The company declined to disclose financial details.

Through the deal, Lexeo gets its hands on a gene therapy for hypertrophic cardiomyopathy and two treatments for arrhythmogenic right ventricular cardiomyopathy. Both are inherited diseases of the heart muscle. The former, also called HCM, causes the muscle walls of the heart to thicken, potentially to the point where they can obstruct blood flow, while the latter, ARVC, causes the muscular wall of the heart to break down over time, which can cause an abnormal heartbeat and sudden death.

Lexeo is developing the HCM program for patients whose disease stems from mutations in the TNNI3 gene, which codes for a protein found in heart muscle cells. The company estimates that patients with a TNNI3 mutation comprise between 5% and 7% of the total patients with HCM, who number around 650,000 in the U.S.

There are no approved treatments for HCM, though the FDA expects to decide on Bristol Myers Squibb’s myosin inhibitor mavacamten for the treatment of obstructive HCM in January 2022. Cytokinetics recently reported phase 2 data for its own myosin inhibitor in HCM, while BioMarin and Tenaya Therapeutics are both working on gene therapies targeting MYBPC3 and DWORF mutations, respectively.

Of Lexeo’s new ARVC programs, one delivers the gene that codes for Plakophilin-2 (PKP2), which represents about 70% of patients, said Lexeo CEO Nolan Townsend. The other program delivers the gene that codes for the connexin 43 protein.

Lexeo launched in January with $85 million and 18 programs primarily developed at Weill Cornell Medicine. It plans to move one of those, a treatment for Batten disease, into a pivotal trial in 2022, Townsend said.

Another program, a treatment for Alzheimer’s disease, is in a phase 1 study in people with the APOE4 gene, a variant known to increase the risk of developing the disease. Following close behind is a treatment for cardiomyopathy linked to Friedreich’s ataxia, which causes progressive nervous system damage and movement problems. The company aims to get this program into the clinic by the end of the year, Townsend said.

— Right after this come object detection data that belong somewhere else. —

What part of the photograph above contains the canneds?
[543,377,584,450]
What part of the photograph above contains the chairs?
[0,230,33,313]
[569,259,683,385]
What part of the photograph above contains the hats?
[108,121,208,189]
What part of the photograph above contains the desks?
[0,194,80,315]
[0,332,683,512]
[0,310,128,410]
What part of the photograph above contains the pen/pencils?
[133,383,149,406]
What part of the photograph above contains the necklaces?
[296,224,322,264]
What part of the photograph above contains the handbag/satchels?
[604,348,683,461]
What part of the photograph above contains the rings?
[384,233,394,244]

“In the time frame in which the Friedreich’s ataxia cardiomyopathy program is reaching clinical proof of concept, we could expect to have one or perhaps two of these preclinical programs [from Stelios] entering the clinic,” Townsend said.

Lexeo’s 15 preclinical programs remain under wraps.

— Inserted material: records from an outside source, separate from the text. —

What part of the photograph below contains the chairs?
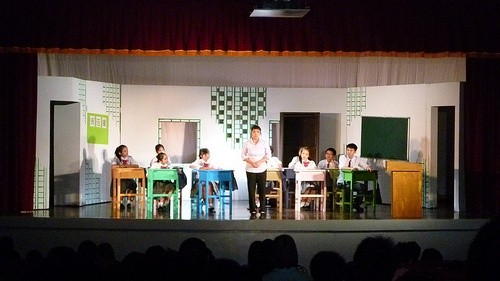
[190,170,201,208]
[173,167,183,207]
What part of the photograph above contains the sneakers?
[352,201,364,212]
[251,212,256,219]
[120,203,125,210]
[127,203,132,209]
[301,205,310,210]
[259,213,266,219]
[158,205,169,212]
[208,207,216,214]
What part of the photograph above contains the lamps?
[249,0,311,18]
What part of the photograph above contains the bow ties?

Though Lexeo’s first programs are for rare diseases, it has a broader vision to bring gene therapy beyond the likes of Duchenne muscular dystrophy and hemophilia and into more common diseases. HCM and ARVC are both rare heart diseases, but they are on “the larger end for rare diseases,” Townsend said. Building the capacity to develop and manufacture gene therapies for the tens of thousands of patients with these ailments would be a steppingstone toward the ability to treat many more patients with more prevalent conditions.

And, with the advent of genetic testing for heart disease, it may turn out that HCM and ARVC are more common than previously thought.

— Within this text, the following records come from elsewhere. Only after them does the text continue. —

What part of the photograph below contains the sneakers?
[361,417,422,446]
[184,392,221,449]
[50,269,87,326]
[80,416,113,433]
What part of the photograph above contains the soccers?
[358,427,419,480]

“There have not been many genetics-based cardiac diseases that have an existing therapy,” Townsend, adding that the first one was Pfizer’s Vyndaqel (tafamidis) for cardiomyopathy stemming from transthyretin amyloidosis (ATTR).

“Not until this product was launched did cardiologists have access to genetic testing. They would see rare forms of cardiomyopathy, believing they were more common cardiac diseases, which led to rare cardiac disease being underdiagnosed or misdiagnosed,” Townsend said.

With Vyndaqel on the market and the anticipated launch of BMS’ mavacamten, Townsend reckons that genetic testing will be available to cardiologists more broadly.

“Through these means, we may see the prevalence of these cardiac diseases could be a lot larger than the existing literature suggests,” he said.